Namun justru perempuan seperti itu tewas oleh racun yang ia sendiri tuangkan. Selama bertahun-tahun ia sudah menyingkirkan banyak perempuan istana demi ibunya, tetapi Yun Tiange-lah yang paling ia sesali. Dari catatan itu, tampak jelas Yun Tiange tidak mencintai ayahnya, ia sangat mencintai keluarganya, bahkan membubarkan pasukan sisa kerajaannya, tidak membalas dendam pada Dinasti yang memusnahkan negerinya. Perempuan sebaik itu mati di tangannya, ia sendiri menghancurkan seluruh kebahagiaan Ting Xue, membuatnya menderita delapan tahun.
Ruan Muheng menepuk bahu Chu Yiyun dengan lembut, “Ting Xue sudah kehilangan seluruh ingatannya.”
Chu Yiyun panik meletakkan catatan itu, “Apa maksudmu? Kau bilang dia amnesia? Lupa siapa saja?”
“Semua. Sekarang dia dikurung ayahanda di Taman Hanxiang.”
Taman Hanxiang dulu juga pernah mengurung ibu Ting Xue, Yun Tiange.
Chu Yiyun berdiri dengan emosi, “Jian Yan, ikut aku ke istana, hancurkan Taman Hanxiang!”
Ruan Muheng segera menariknya, “Kakak, tenanglah! Ting Xue kehilangan ingatan belum tentu buruk.”
Chu Yiyun menarik napas dalam-dalam, “Lalu apa yang lebih buruk? Haruskah aku membiarkan ayahanda membunuhnya atau melihat ayahanda menikahinya lagi karena mengira dia ibunya?”
Ruan Muheng tak berputar-putar lagi, langsung terus terang, “Aku sudah bilang padanya, sekarang dia adalah Putri Cuifang dari Suku Han.”
Chu Yiyun tampak tak percaya, “Apa? Lalu bagaimana dengan putri Han yang asli?”
“Dia akan menggantikan nama Ting Xue, menjadi primadona khusus di Chunhuanlou, dan langsung bertemu dengan Putra Mahkota.”
“Putri Han yang asli mau begitu?” Bukan karena ia tak percaya Ruan Muheng, tapi ia tahu betapa pentingnya gelar dan status bagi seseorang.

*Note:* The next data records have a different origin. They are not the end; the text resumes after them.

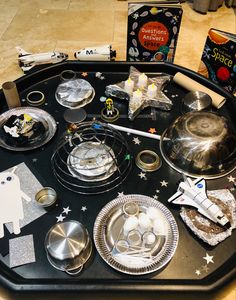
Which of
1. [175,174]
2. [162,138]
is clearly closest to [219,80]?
[162,138]

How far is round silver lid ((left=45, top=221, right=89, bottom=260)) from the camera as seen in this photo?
84cm

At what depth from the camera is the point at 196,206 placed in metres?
0.97

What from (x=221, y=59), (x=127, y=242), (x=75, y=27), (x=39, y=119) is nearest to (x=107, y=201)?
(x=127, y=242)

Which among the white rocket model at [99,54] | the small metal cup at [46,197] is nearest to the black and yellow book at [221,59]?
the white rocket model at [99,54]

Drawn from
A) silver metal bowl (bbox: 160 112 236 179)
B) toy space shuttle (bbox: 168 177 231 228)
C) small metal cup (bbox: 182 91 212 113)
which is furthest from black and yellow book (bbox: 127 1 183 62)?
toy space shuttle (bbox: 168 177 231 228)

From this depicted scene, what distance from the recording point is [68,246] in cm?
84

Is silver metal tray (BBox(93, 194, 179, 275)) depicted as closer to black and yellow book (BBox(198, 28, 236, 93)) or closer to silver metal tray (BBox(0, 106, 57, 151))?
silver metal tray (BBox(0, 106, 57, 151))

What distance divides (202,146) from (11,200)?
0.63 m

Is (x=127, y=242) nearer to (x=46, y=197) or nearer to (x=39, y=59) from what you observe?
(x=46, y=197)

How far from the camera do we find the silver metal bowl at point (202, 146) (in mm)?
1029

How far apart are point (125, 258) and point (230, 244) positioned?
311 mm

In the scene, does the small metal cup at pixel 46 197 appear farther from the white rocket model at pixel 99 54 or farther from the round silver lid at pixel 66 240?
the white rocket model at pixel 99 54

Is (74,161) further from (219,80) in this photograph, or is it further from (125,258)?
(219,80)

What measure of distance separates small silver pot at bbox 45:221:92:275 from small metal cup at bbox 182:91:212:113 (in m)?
0.63
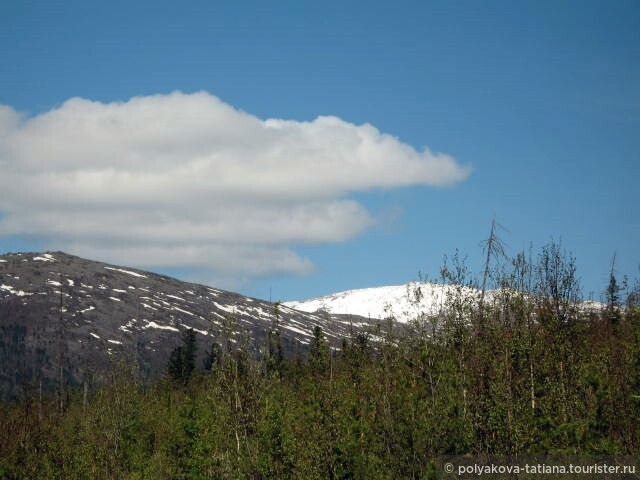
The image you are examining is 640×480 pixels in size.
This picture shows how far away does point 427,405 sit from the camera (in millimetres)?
23172

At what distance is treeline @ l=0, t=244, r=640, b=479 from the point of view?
20.7m

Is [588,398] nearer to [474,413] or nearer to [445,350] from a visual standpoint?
[474,413]

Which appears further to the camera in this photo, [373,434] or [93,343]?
[93,343]

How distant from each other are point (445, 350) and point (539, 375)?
10.9 ft

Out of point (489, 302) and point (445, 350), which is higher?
point (489, 302)

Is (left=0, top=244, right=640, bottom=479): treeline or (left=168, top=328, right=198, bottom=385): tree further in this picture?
(left=168, top=328, right=198, bottom=385): tree

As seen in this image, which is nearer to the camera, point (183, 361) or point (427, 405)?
point (427, 405)

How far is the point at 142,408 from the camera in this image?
1817 inches

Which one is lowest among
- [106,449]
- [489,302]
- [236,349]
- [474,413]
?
[106,449]

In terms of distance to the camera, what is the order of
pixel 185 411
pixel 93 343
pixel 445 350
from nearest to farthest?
1. pixel 445 350
2. pixel 185 411
3. pixel 93 343

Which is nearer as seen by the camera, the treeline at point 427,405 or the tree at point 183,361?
the treeline at point 427,405

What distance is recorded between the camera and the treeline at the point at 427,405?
20.7m

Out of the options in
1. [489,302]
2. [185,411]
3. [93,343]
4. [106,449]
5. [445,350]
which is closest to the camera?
[445,350]

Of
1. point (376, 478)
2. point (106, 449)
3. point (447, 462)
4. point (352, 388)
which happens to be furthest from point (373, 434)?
point (106, 449)
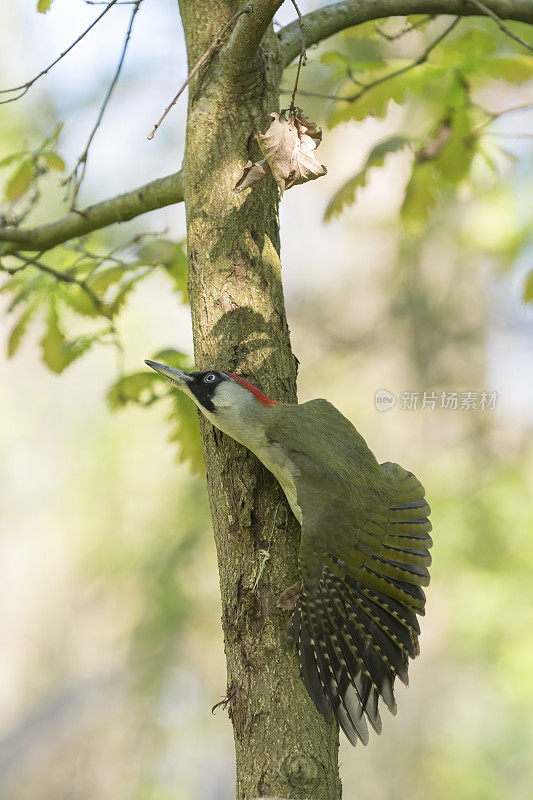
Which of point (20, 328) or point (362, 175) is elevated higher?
point (362, 175)

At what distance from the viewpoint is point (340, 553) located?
2197mm

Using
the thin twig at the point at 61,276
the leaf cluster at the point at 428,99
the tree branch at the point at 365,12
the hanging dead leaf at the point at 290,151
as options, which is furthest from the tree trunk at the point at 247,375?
the thin twig at the point at 61,276

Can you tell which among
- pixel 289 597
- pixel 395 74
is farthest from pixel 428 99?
pixel 289 597

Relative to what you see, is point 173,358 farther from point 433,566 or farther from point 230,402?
point 433,566

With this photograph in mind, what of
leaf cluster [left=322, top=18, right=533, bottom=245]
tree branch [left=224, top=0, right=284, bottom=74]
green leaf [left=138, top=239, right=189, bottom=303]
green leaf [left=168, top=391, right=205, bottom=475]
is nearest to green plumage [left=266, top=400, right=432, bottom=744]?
green leaf [left=168, top=391, right=205, bottom=475]

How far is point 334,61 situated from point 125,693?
28.8 ft

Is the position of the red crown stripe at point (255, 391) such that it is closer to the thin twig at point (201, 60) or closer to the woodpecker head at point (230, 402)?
the woodpecker head at point (230, 402)

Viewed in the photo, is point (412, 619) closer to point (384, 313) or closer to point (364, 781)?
point (384, 313)

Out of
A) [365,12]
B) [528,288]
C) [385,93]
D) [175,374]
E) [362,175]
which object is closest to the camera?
[175,374]

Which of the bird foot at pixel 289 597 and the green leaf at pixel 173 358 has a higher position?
the green leaf at pixel 173 358

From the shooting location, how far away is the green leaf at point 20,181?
124 inches

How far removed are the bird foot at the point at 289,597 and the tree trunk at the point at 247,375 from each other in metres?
0.02

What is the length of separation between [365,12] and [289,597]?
7.41ft

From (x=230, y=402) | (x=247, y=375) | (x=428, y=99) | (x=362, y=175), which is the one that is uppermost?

Kalau identitas tidak bisa dipertukarkan, bisa hancur hidupnya.
“Saat ini Kakak bisa tenang menikahi ‘Putri Han’?” Ruan Muheng tersenyum menatap Chu Yiyun yang masih tegang.
Chu Yiyun kebingungan meneguk teh, “Dia benar-benar lupa segalanya?”
“Semuanya.” Ruan Muheng mengangguk yakin.
Chu Yiyun berdiri lagi, “Aku ingin menemuinya sekarang.”
“Untuk saat ini belum bisa. Ayahanda menempatkan banyak orang untuk mengawasinya. Tapi tenang saja, aku sudah menempatkan orang di dalam untuk menjaganya. Kalau ada apa-apa aku akan segera memberitahu Kakak.”
Chu Yiyun masih ragu, “Ia hanya berganti identitas, tapi tetap dikurung ayahanda. Bagaimana aku bisa menikahinya?”
Ruan Muheng menaikkan alis, “Kakak hanya perlu pura-pura mengalah pada ayahanda, bilang sudah tak ingin menikahi Ting Xue, cukup mohonkan keselamatannya. Sisanya biar aku yang urus. Tenang saja, aku pasti akan menyerahkan sang pujaan hati pada Kakak.”
Setelah sepakat, keduanya segera berpisah menjalankan tugas masing-masing.
Ruan Muheng kembali ke Taman Hanxiang, diam-diam menyelinap masuk. Ting Xue sudah minum obat dan terlelap di atas ranjang. Shen Muqing dengan hati-hati menjaganya di sisi ranjang. Melihat Ruan Muheng datang, ia segera memberi isyarat agar tenang.
Ruan Muheng mengangguk mengerti, “Mari keluar, aku ingin bicara.”
Shen Muqing berjalan pelan mengikuti Ruan Muheng ke ruang lain. Ruan Muheng mengulurkan sebuah topeng setengah wajah berbentuk burung phoenix emas, “Kenakan ini.”
“Ha?” Shen Muqing menerima topeng emas itu dengan bingung, memperhatikannya, “Mengapa harus pakai topeng?”
“Nanti kaisar mungkin akan memanggil Ting Xue. Saat itu, kau pakailah topeng ini. Jika dia bersikeras menyuruhmu melepasnya, katakan saja demi menebus penyesalan ibumu dulu, topeng ini tidak akan pernah kau lepas.”
Shen Muqing sambil bermain-main dengan topeng itu mengangguk pelan. Topeng di tangannya menutupi separuh wajah atas, hanya menyisakan mulut kecil di luar. Kaisar Chengyun pasti tidak akan menyangka Ting Xue yang sebenarnya sudah ditukar.